TEXT TO READ
———

Re: Mixed http2/1.1 Authentication

Thanks, Ilari. After further research, it looks like I may be running into
the http2 incompatibility with ntlm. Is this limitation applicable to the
mixed use case? Is anyone aware of a good write up which explains the ntlm
incompatibility?

-Dennis
On Sat, Mar 12, 2016 at 11:44 AM Ilari Liusvaara <ilariliusvaara@welho.com>
wrote:

> On Sat, Mar 12, 2016 at 04:16:14PM +0000, Dennis Olvany wrote:
> > Hello,
> >
> > I am interested in understanding the interoperability of http
> > authentication in a mixed http2/1.1 deployment. The use case is http2
> > between client and load balancer (ssl offload), then http1.1 between load
> > balancer and server. Authentication occurs at the server, not the load
> > balancer. My understanding is that the authorization header is sent with
> > every request, but perhaps this is not the case if the client is
> performing
> > http2 header compression. It seems logical that it should be the
> > responsibility of the intermediary to cache and transmit the header with
> > each request. Does the standard stipulate the behavior of clients and
> > intermediaries to support authentication in a mixed design? Are there any
> > known limitations with such a design?

———

SET TASK 1
Can you update the rows in the part that opens with the line containing "How far is point" and runs through the end of the rows, replacing "camera" with "viewer" and keeping everything else the same? Leave the pictures out of your answer.

———

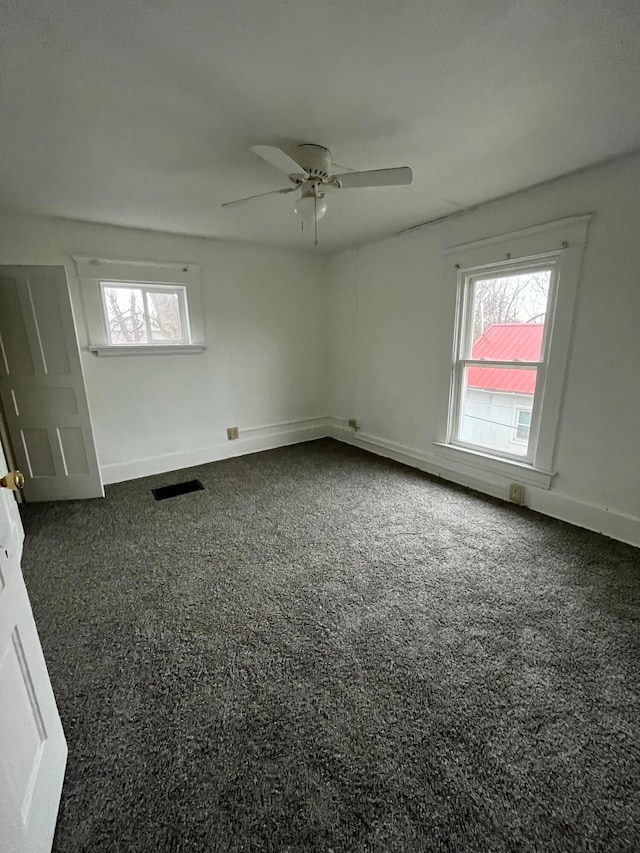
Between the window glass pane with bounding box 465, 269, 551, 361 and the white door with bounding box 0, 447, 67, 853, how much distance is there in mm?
3126

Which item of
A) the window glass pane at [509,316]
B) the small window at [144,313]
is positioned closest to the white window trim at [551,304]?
the window glass pane at [509,316]

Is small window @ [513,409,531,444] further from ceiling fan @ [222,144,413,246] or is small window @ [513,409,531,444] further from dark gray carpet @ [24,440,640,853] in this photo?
ceiling fan @ [222,144,413,246]

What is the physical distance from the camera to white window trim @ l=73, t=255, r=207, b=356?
312 centimetres

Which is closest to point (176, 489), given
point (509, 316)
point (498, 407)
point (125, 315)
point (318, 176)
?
point (125, 315)

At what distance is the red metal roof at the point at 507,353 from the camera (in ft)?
8.84

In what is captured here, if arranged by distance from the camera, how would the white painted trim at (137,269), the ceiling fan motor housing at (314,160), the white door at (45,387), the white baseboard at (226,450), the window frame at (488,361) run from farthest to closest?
the white baseboard at (226,450)
the white painted trim at (137,269)
the white door at (45,387)
the window frame at (488,361)
the ceiling fan motor housing at (314,160)

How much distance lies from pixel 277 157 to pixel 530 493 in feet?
9.14

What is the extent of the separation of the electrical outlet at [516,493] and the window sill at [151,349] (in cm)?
318

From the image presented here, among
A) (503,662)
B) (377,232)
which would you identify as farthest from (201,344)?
(503,662)

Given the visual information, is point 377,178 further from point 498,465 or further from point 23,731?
point 23,731

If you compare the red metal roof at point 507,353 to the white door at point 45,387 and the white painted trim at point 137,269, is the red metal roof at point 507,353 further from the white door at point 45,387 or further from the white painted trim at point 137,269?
the white door at point 45,387

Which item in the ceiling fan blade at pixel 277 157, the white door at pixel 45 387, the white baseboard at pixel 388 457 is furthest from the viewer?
the white door at pixel 45 387

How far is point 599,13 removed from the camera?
45.2 inches

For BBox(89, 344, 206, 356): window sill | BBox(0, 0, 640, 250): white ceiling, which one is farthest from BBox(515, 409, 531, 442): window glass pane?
BBox(89, 344, 206, 356): window sill
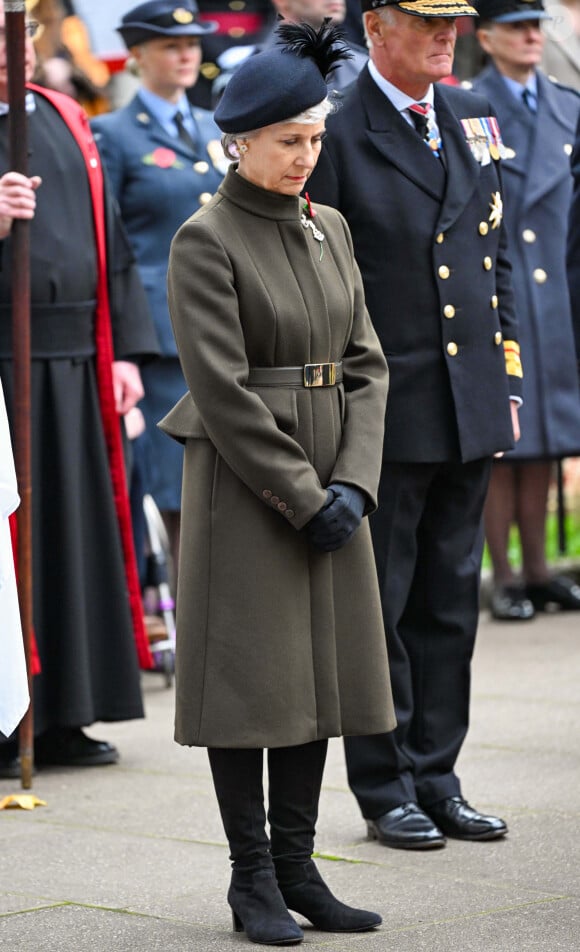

———

SET TASK 2
Answer these about the message on mixed http2/1.1 authentication:
(a) In the described use case, between which two parties is http2 used?
(b) Where does authentication occur, according to the original post?
(c) What incompatibility does the reply suggest may be the cause of the problem?

EXERCISE SOLUTION 1
How far is point 599,13 removed from the viewer?
45.2 inches

For BBox(89, 344, 206, 356): window sill | BBox(0, 0, 640, 250): white ceiling, which one is farthest from BBox(515, 409, 531, 442): window glass pane?
BBox(89, 344, 206, 356): window sill

EXERCISE SOLUTION 2
(a) Between the client and the load balancer.
(b) At the server.
(c) The http2 incompatibility with ntlm.